→ WORK INSTRUCTIONS: Report every line in the rows below that contains the word "west", copying each such line in full.

Data listing
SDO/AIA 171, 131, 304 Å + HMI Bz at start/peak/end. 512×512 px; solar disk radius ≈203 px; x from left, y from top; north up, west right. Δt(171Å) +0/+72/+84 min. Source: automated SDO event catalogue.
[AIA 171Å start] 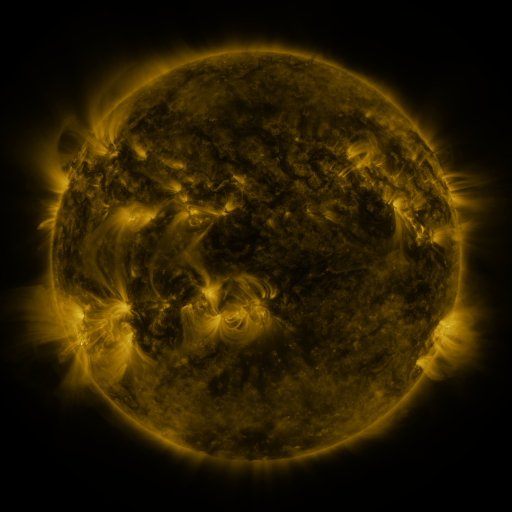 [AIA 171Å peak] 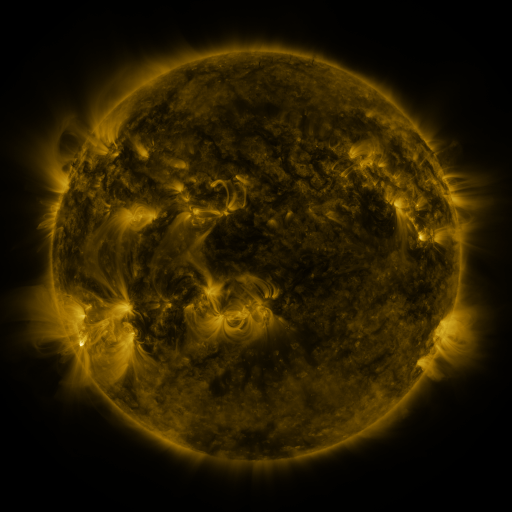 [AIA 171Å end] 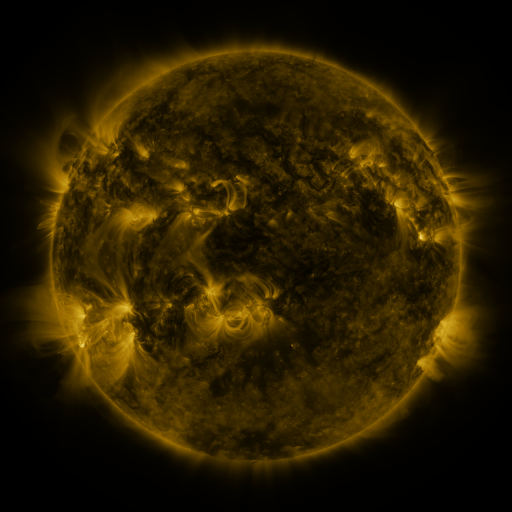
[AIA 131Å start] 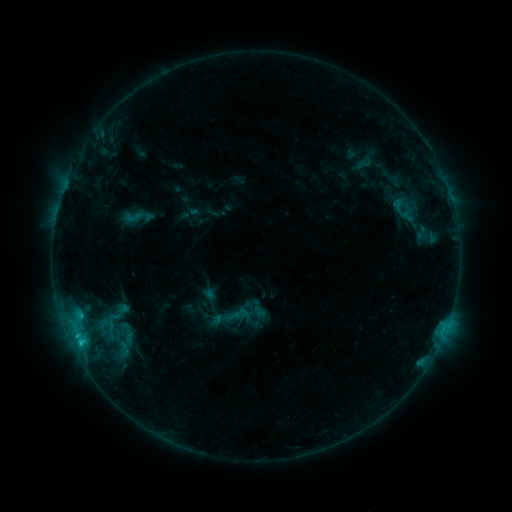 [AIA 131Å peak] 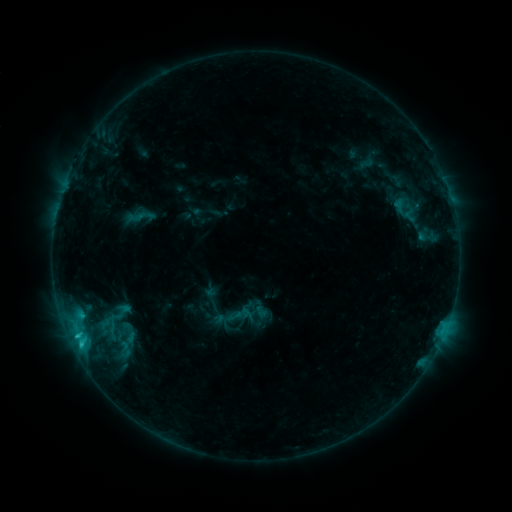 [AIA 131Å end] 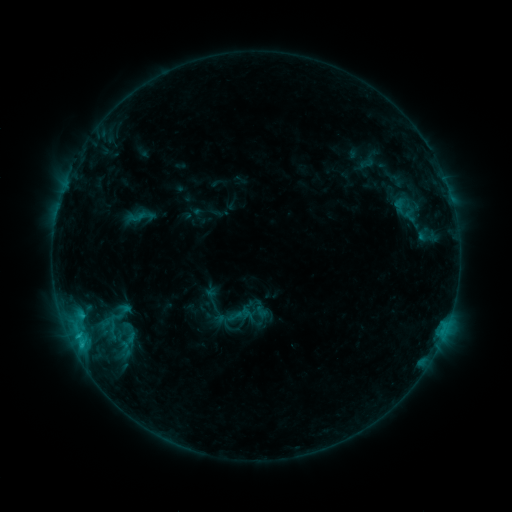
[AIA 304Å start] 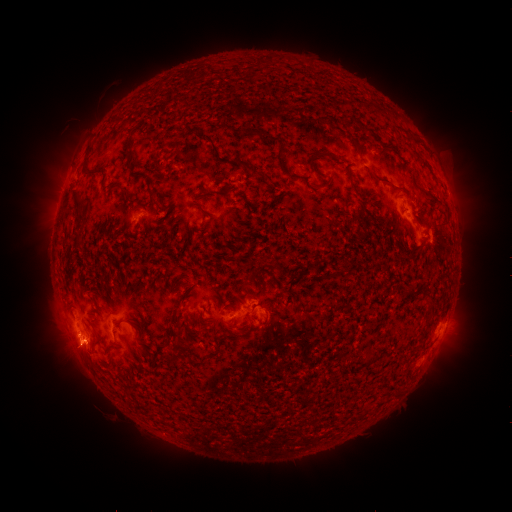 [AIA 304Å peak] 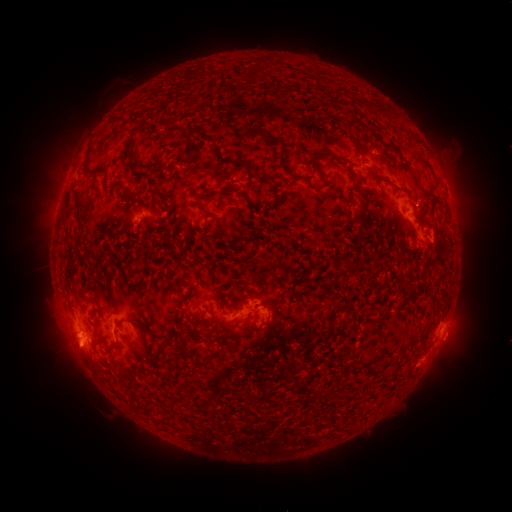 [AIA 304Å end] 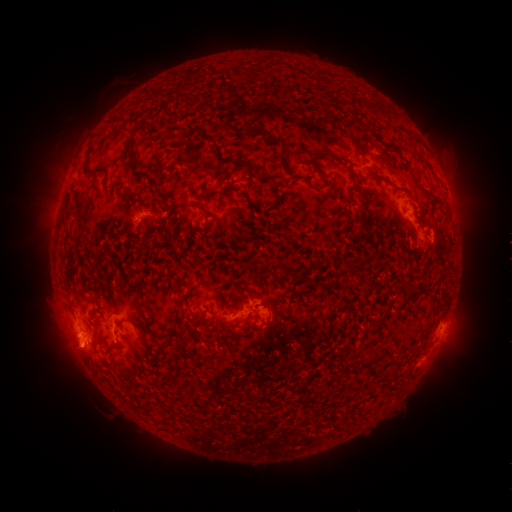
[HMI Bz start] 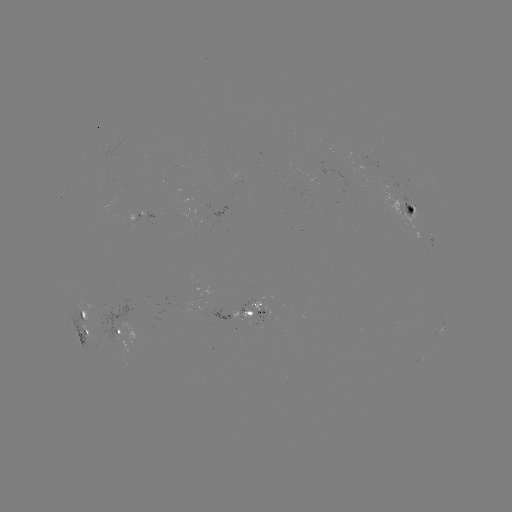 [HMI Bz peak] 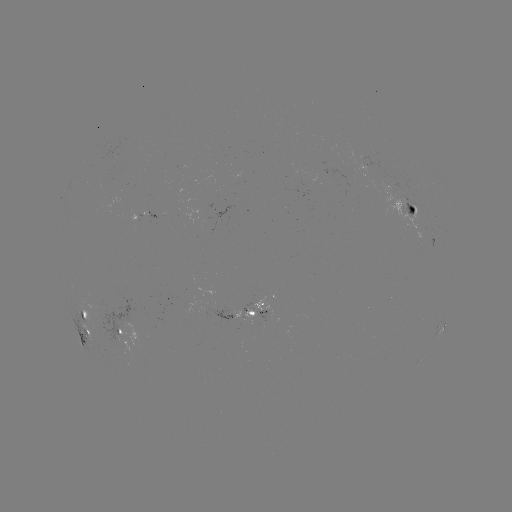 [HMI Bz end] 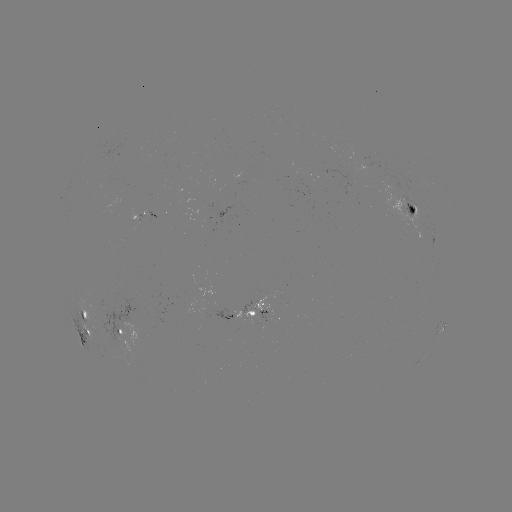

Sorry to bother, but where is emerging-flux region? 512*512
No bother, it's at (403, 210).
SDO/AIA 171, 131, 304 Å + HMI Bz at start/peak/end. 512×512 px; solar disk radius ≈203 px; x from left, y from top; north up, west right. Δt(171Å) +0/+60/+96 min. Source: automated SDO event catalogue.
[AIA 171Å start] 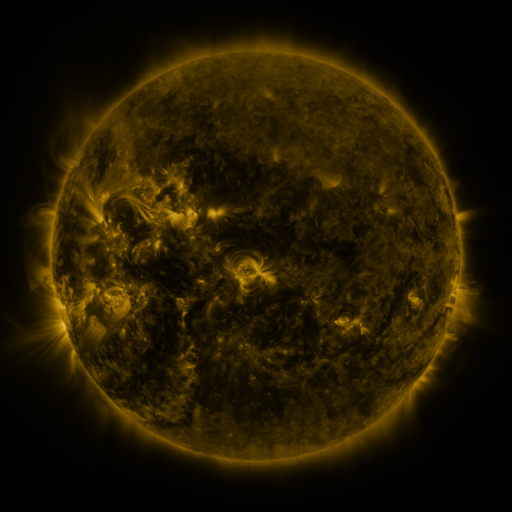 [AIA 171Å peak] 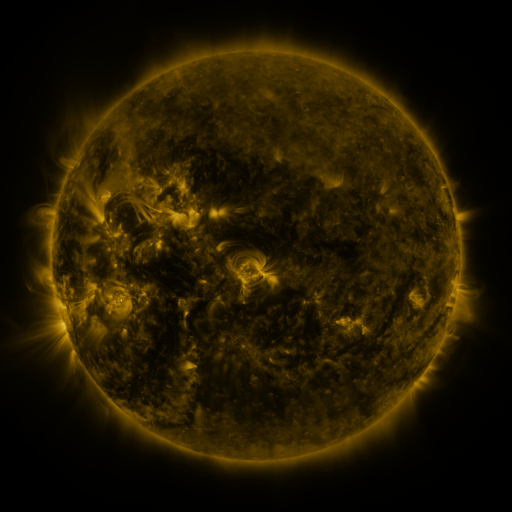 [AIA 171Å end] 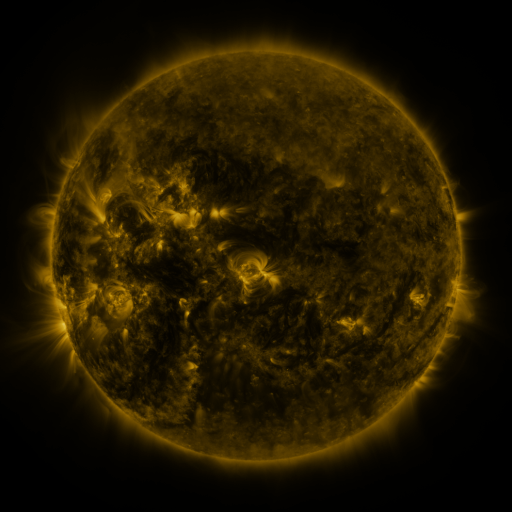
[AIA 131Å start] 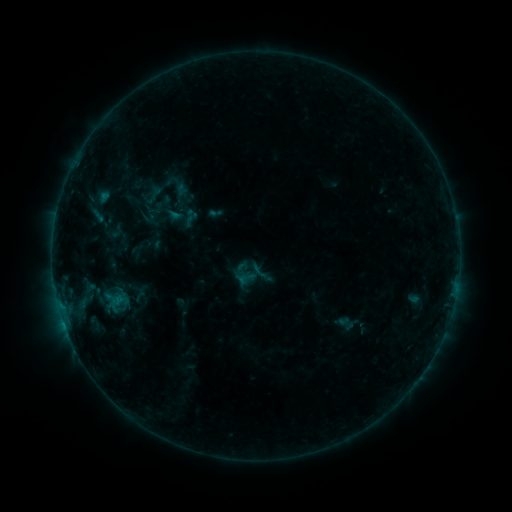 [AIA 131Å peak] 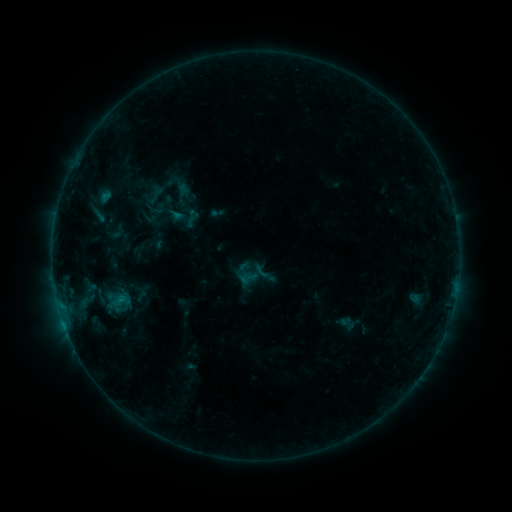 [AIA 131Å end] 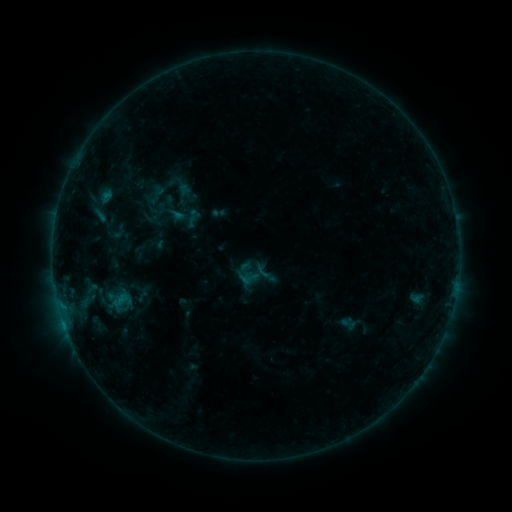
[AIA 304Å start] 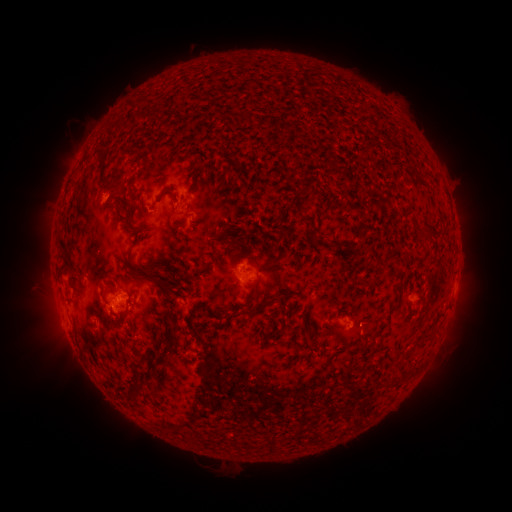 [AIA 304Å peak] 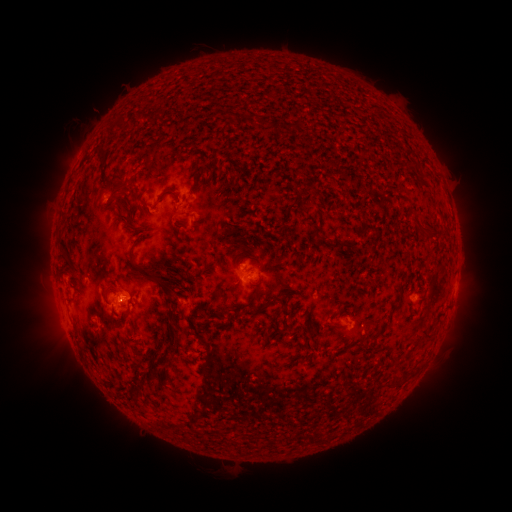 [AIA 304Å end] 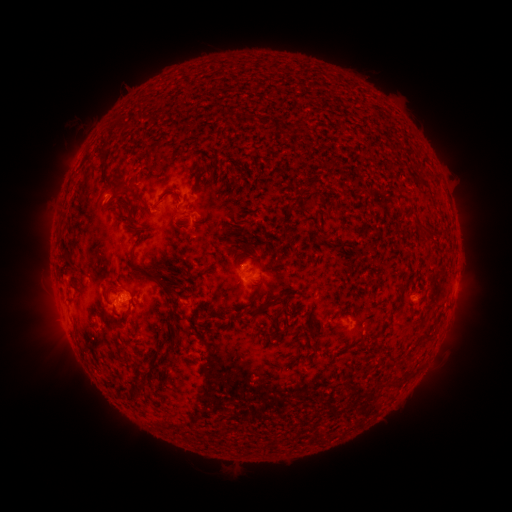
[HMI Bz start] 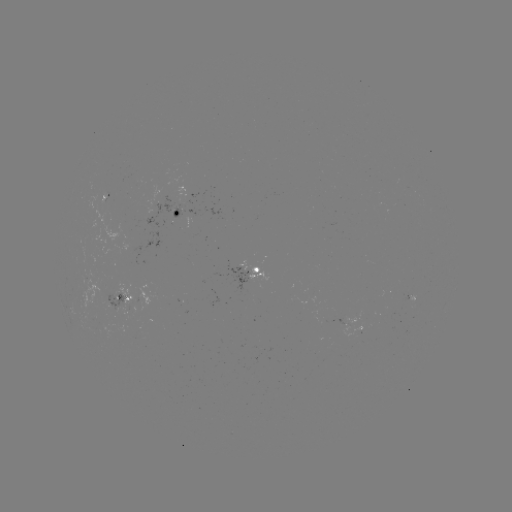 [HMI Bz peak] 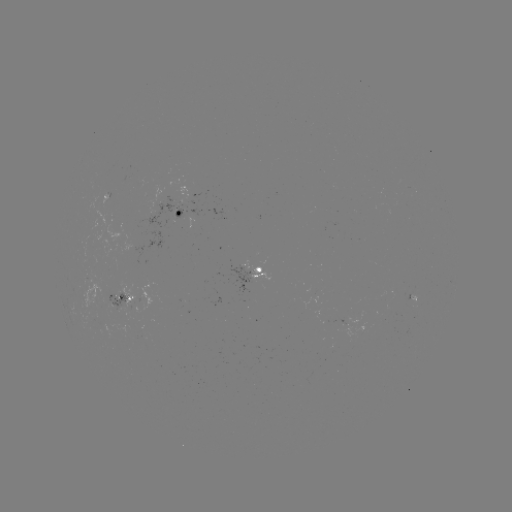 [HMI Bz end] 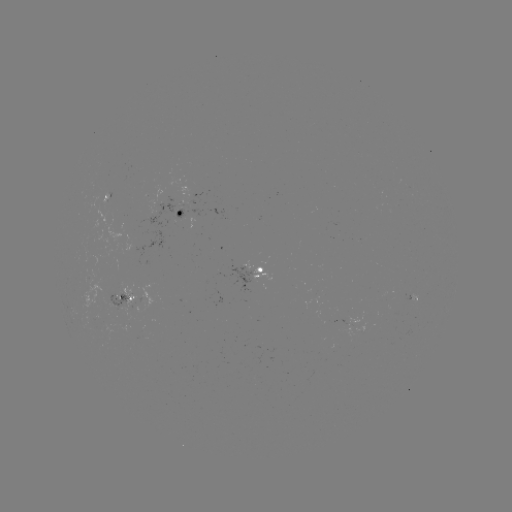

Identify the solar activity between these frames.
emerging-flux region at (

→ CORRECT RESPONSE:
SDO/AIA 171, 131, 304 Å + HMI Bz at start/peak/end. 512×512 px; solar disk radius ≈203 px; x from left, y from top; north up, west right. Δt(171Å) +0/+72/+84 min. Source: automated SDO event catalogue.
SDO/AIA 171, 131, 304 Å + HMI Bz at start/peak/end. 512×512 px; solar disk radius ≈203 px; x from left, y from top; north up, west right. Δt(171Å) +0/+60/+96 min. Source: automated SDO event catalogue.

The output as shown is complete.